▶ [Work to be completed]:
Using the data below, output a verbatim copy of the lines between the one holding "Fern Invasion Royalty Free Stock Photography" and the one holding "У теленка красные глаза и слезятся", inclusive, without any pictures.

[Extracted data entries]
◇ ◇ ◇ ◇

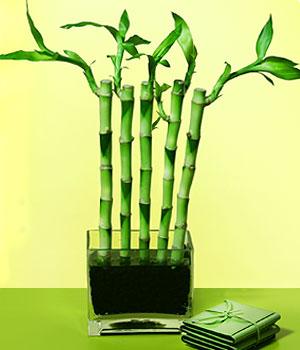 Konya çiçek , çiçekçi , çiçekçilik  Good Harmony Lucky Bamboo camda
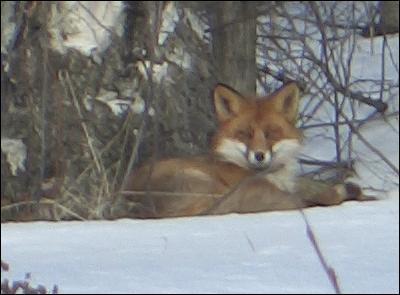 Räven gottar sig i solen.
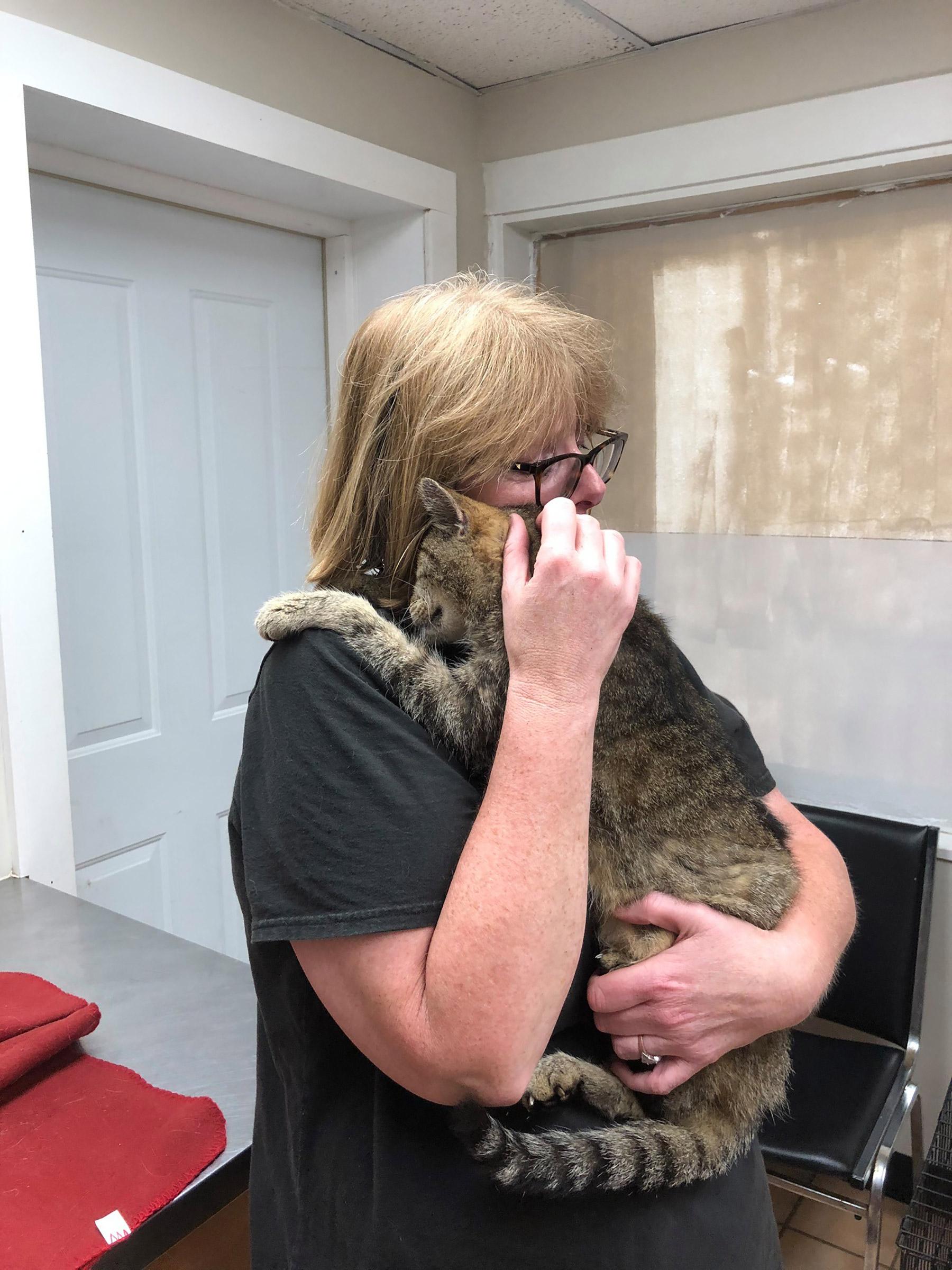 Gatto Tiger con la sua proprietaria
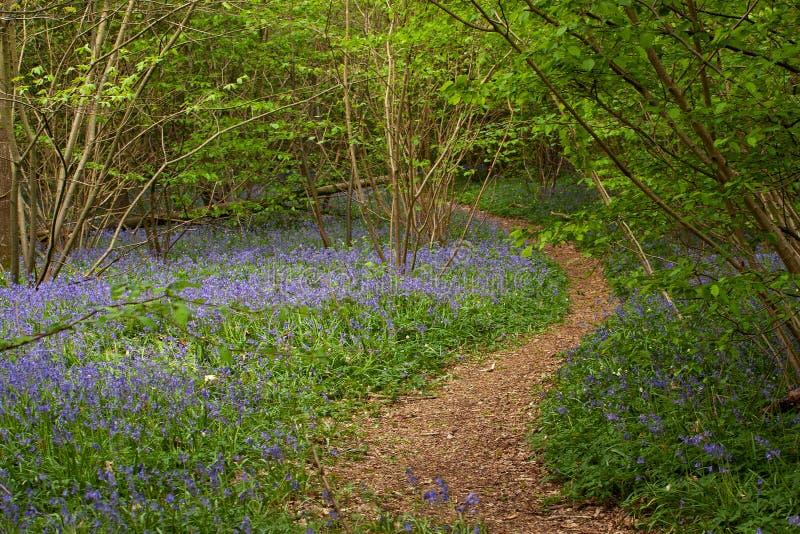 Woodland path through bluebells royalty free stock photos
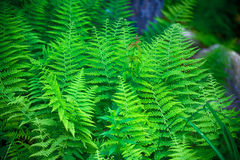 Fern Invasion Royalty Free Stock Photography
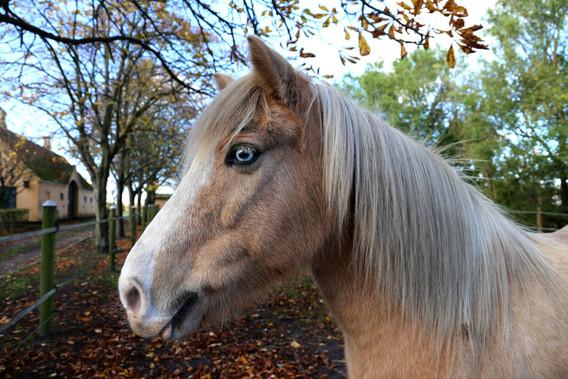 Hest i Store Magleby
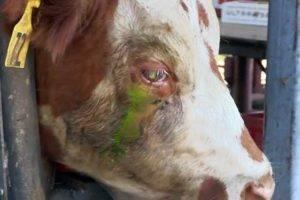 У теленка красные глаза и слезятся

◇ ◇ ◇ ◇

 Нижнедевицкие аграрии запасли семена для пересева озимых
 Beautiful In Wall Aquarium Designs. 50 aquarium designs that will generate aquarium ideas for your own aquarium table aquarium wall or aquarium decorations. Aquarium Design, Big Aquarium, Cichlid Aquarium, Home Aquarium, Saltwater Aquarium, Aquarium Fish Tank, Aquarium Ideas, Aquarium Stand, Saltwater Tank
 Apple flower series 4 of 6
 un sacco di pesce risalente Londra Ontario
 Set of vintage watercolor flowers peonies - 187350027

◇ ◇ ◇ ◇

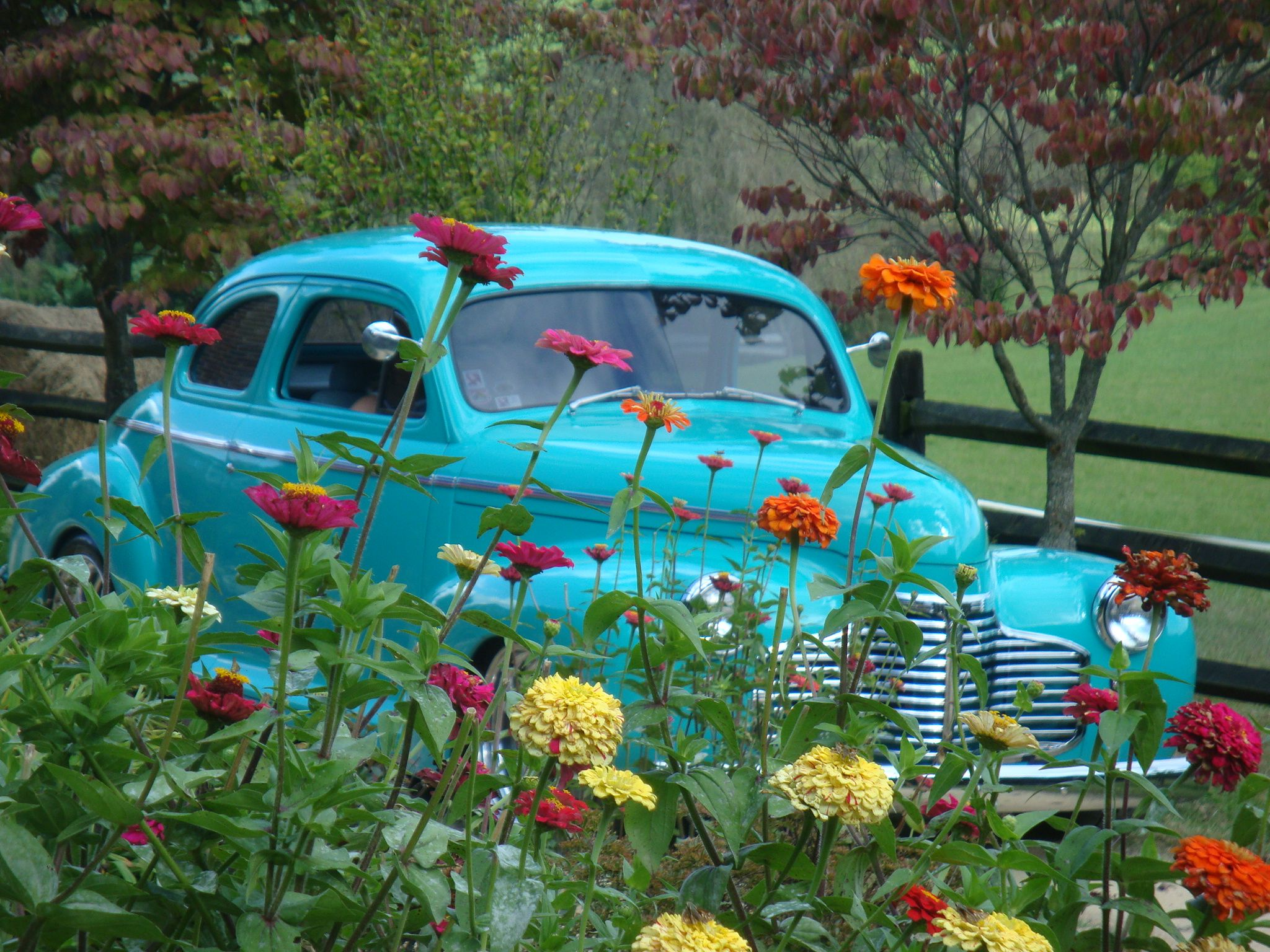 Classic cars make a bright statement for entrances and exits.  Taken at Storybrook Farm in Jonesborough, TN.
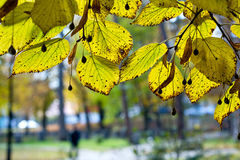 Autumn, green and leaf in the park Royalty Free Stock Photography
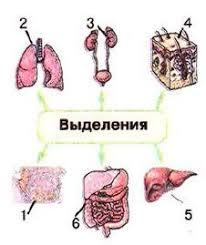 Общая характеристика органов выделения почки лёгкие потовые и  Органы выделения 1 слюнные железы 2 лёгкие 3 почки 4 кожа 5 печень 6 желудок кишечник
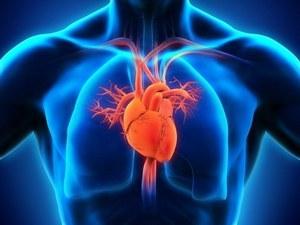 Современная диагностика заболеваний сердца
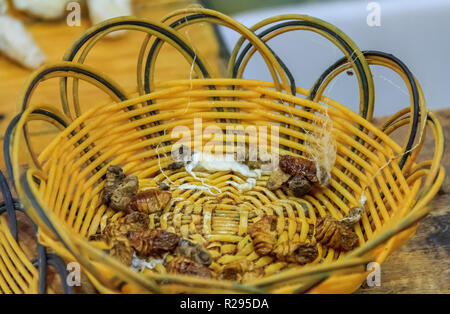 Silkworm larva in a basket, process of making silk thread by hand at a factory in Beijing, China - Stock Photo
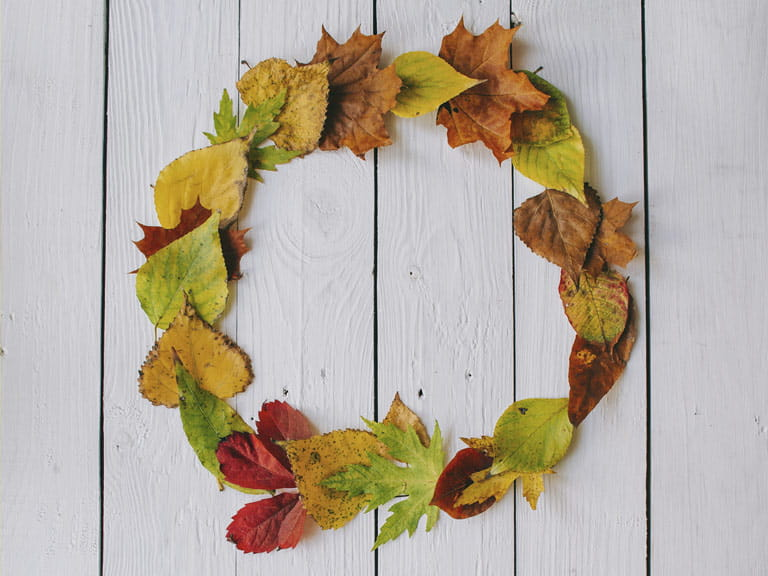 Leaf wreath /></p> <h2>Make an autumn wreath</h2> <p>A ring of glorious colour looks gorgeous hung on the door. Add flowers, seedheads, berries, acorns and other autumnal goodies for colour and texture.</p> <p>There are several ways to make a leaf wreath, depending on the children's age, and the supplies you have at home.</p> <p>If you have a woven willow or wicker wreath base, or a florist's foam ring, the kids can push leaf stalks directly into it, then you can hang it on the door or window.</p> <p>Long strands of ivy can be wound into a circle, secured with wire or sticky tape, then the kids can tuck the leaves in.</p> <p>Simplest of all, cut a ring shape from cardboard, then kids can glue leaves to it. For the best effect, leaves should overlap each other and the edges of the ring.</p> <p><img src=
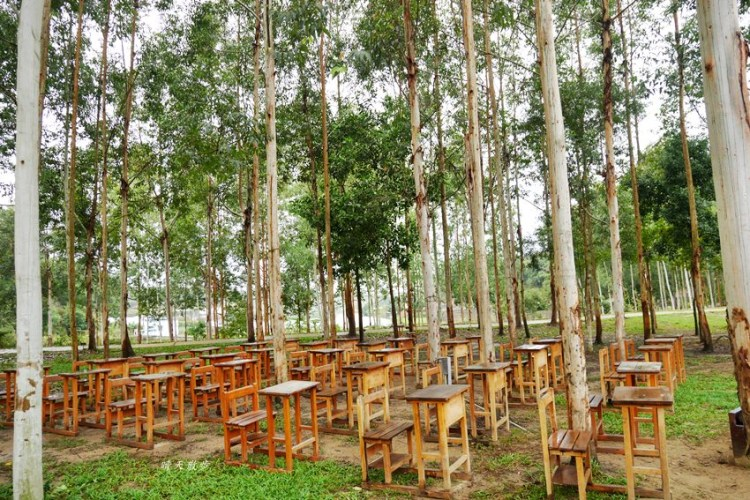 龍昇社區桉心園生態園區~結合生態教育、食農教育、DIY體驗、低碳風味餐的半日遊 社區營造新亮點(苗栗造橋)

◇ ◇ ◇ ◇

▶ [Your response]:
 Fern Invasion Royalty Free Stock Photography
 Hest i Store Magleby
 У теленка красные глаза и слезятся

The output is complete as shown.